Roger, being interviewed
I am the director of Office Futures, which I set up in 1981. Through it, I consult to corporate and public sector clients (see What I do for details).
The second string to my bow is writing. This includes books, reports, newsletters, 'white papers' and feature articles. I also edit and publish Office Jotter, an online magazine of comment and analysis.
In January 2006. Cambridge University Press published Mastering Your Organization's Processes: A Plain Guide to BPM, a book on business process management (BPM) that I co-authored. See here for an outline of the topic.
The previous year, I had joined Bloor Research as an associate, working with them part-time on topics such as groupware and search. Bloor has sinced published several reports and papers from me, mainly on enterprise-wide search.

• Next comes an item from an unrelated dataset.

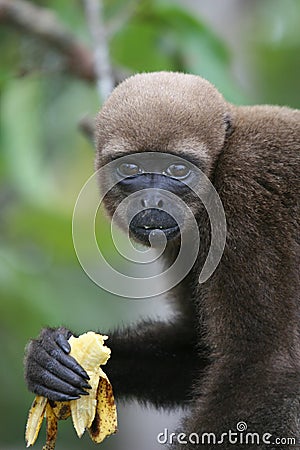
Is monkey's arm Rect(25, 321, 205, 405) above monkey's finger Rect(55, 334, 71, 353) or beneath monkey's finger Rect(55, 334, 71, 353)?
above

When the market is in the mood for them, I get involved in conferences and seminars, mainly on IT and business. I design, manage, chair and speak at these.
Until June 2007, I worked from home in Oxted. I then went on a sabbatical, travelling around the coastal counties of Britain. You can read about it on my travel blog, Roger's Rambles.
The sabbatical has been beneficial and I am taking up the consulting and writing tasks again with renewed enthusiasm and refreshed thinking.
Another gain from the year has been the discovery that I enjoy travelling. I shall continue to do so, therefore. Modern communications tools let you work from the mobile office with ease.
Before Office Futures
Before setting up Office Futures, I worked at Standard Telephones & Cables, London, then part of ITT. I joined to help set up a company-wide manpower control programme. We met our targets by the year end.
I then worked on organizational development before being asked to set up the company's office automation programme. This, I soon realised, was the subject for me -- but I did not want to carry on doing it there. I needed the freedom of being my own boss, which I became by setting up Office Futures.
I had joined STC from Legal & General Assurance, also in London. I spent the first three years there as an organization and methods analyst, investigating and changing processes throughout the company.
I was then asked to help set up and run a new department of investment planning. After couple of years of this I realised that I preferred setting up things to running them and started looking around. STC came knocking, just at the right time.
My schooldays were spent in Portsmouth, where I was born. From school, I joined Ford Motor Company who sent me to City University, London, to read mechanical engineering. Psychology was my minor subject. After Ford, and a short spell in the civil service, I joined Legal & General.
Professional Affiliations
These have included:
being an advisory participant in the 1994 Royal Society of Arts inquiry, “Tomorrow's Company
chairing the British Computer Society's office automation specialist group for three years
founding and chairing Office of the Future Information Exchange (OFIX). This connected people interested in office automation and ran seminars on the subject
being an active member of the Association of Teachers of Management, a network of organizational development practitioners. I co-founded its IT special interest group.
founding and moderating for two years an on-line forum on groupware, on the CIX network
for several years, being a judge for the annual Information Management awards
being a founder member of The Process Modelling Group, on whose management committee I sat.